By Kit Knightly
Global health body dishonestly alters meaning, claims you need a vaccine to achieve it.
The World Health Organization has changed the definition of “herd immunity” on the Covid section of their website, inserting the claim that it is a “concept used in vaccination”, and requires a vaccine to be achieved.
Both of these statements are total falsehoods, which is demonstrated by the WHO’s own website back in June, and every dictionary definition of “herd immunity” you can find.
To quote the WHO’s own original definition:
Herd immunity is the indirect protection from an infectious disease that happens when a population is immune either through vaccination or a natural immunity developed through previous infection.
This definition was posted on the WHO’s website on June 9th of this year, and conforms with the general usage of the term for generations.
Then, on October 15th, we woke up to find the words on the side of the barn had changed. The definition has been altered to this:
‘Herd immunity’, also known as ‘population immunity’, is a concept used for vaccination, in which a population can be protected from a certain virus if a threshold of vaccination is reached.

Task list =>
1. List every distinct word or phrase that the article on the WHO's herd immunity definition puts inside quotation marks.
2. Answer these from the article on the WHO's herd immunity definition:
(a) On what date was the original definition posted on the WHO's website?
(b) What other name for herd immunity does the altered definition give?
(c) In the original definition, by what two routes can a population become immune?
3. Carry the article on the WHO's herd immunity definition forward from its last sentence.

Dataset extract =>
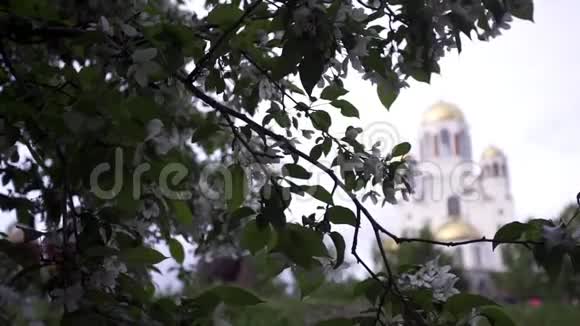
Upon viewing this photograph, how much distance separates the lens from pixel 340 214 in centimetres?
81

Solved problems =>
1.
herd immunity
concept used in vaccination
population immunity

2.
(a) June 9th
(b) Population immunity
(c) Through vaccination, or through natural immunity developed from previous infection

3.
No explanation is offered for the change, in fact note of the change is made on the website at all.
Indeed all the previous versions of the website have been totally wiped from the wayback machine. A telling thing to do, in and of itself.
We’re only aware of the change because screencaps of the original exist:
The new definition, aside from being inaccurate and off-handedly disposing of decades of epidemiological research, is also contradictory. It includes the phrase:
Herd immunity is achieved by protecting people from a virus, not by exposing them to it.”
Which is newspeak doublethink nonsense. The entire point of vaccination IS “exposing” people to the virus.